Ясно, командование полка и начальство выше хотело вырваться из унижающего бездействия. Одно то, что самолет нужно было к полету готовить, давать задание, а потом ждать возвращения разведчика, - уже это должно было вернуть людям, оставшимся после налета без машин, без запаса горючего, если не оптимизм, то, по крайней мере, ощущение своей реальности. Это был его первый боевой вылет, если, конечно, не считать военные действия на Халхин-Голе. И считать, в самом деле, не стоило. Там была нормальная война: ты мог проиграть бой сегодня и выиграть завтра и послезавтра. Теперь война пошла ненормальная. По тому остервенению, с каким пара "мессершмиттов" набросились на тихоходный "СБ", еще не успевший набрать высоту, было ясно: его присутствие в воздухе выглядело в глазах немцев дерзостью и глупостью - они отказывали русским в праве летать в собственном небе.
Сейчас Чугунов все случившееся помнил, как фильм с наполовину вырезанными кадрами. То видит, как лохматится обшивка плоскостей, распоротых пулеметными очередями, то слышит крики штурмана: "Командир! Командир!" - он хотел и не успевал предупредить Чугунова о новой атаке истребителей. Набегающая земля, неуклюжая тяжесть самолета, придавливающая все неотвратимее к земле, и какие-то чудом найденные проблески управления, которым удивлялся, и свой собственный крик, снисходительный и злой: "Бейте!

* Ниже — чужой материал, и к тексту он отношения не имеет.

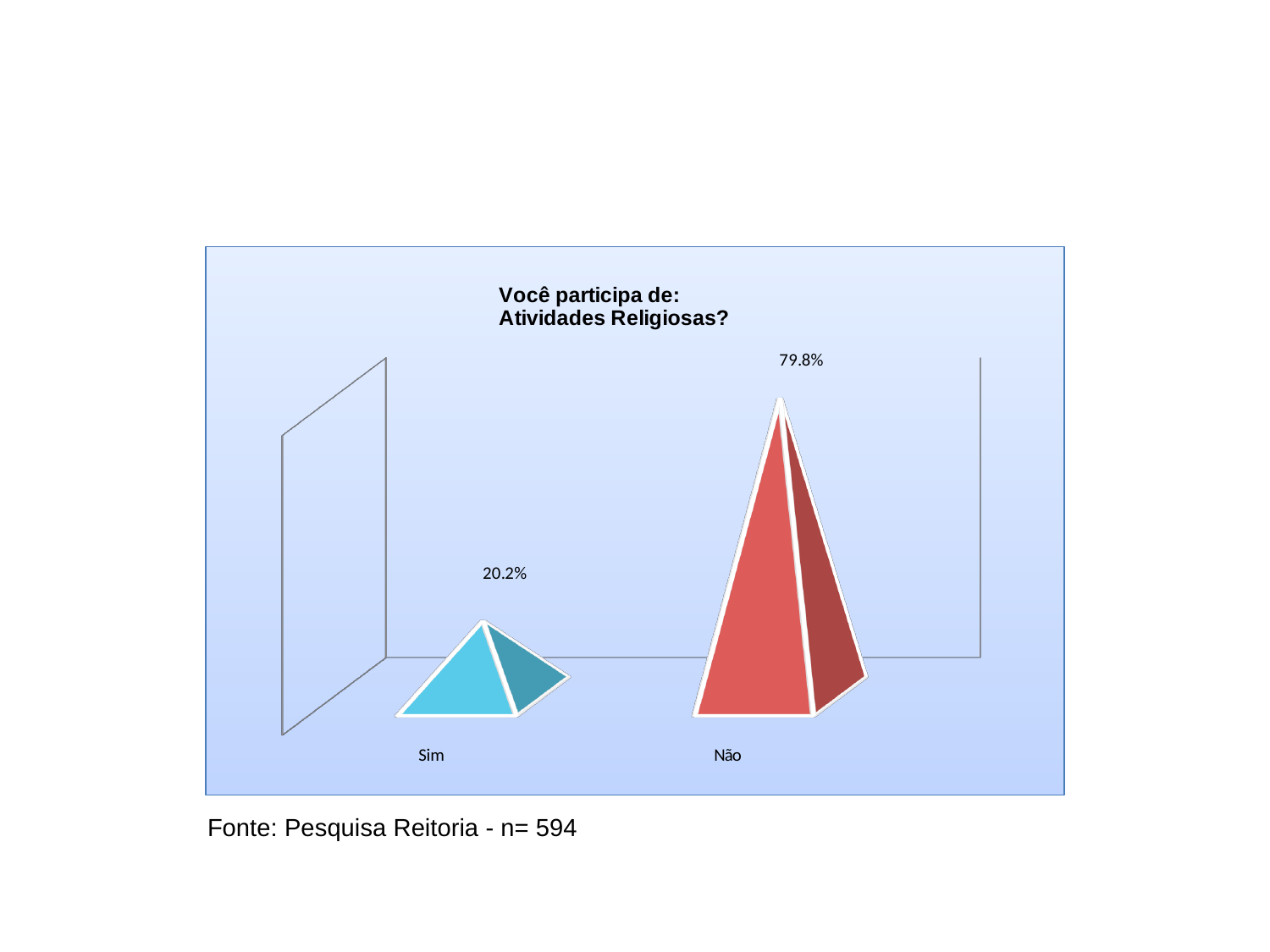
What is the difference between the values for "Não" and "Sim"? 59.6% What kind of chart is shown on the slide? Bar chart What is the value for "Sim"? 20.2% What is the title of the chart? Você participa de: Atividades Religiosas? Which category has the lowest value? Sim Which is larger, the value for "Sim" or the value for "Não"? Não What colour is the bar for "Não"? Red Which category has the highest value? Não How many categories are shown in the chart? 2 What is the total of the two values shown in the chart? 100% What is the value for "Não"? 79.8%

Бейте! Суки!" - это врагам, расстреливающим бомбардировщик то справа, то слева. Стрелки приборов - одни уперлись в "нуль", другие мотались по шкалам, как будто пытались ускользнуть от своей судьбы. Совсем не запомнил посадку, прыжок на картофельное поле, и сразу белый, бездымный столп пламени с угрожающих гулом над бедной "эсбушкой".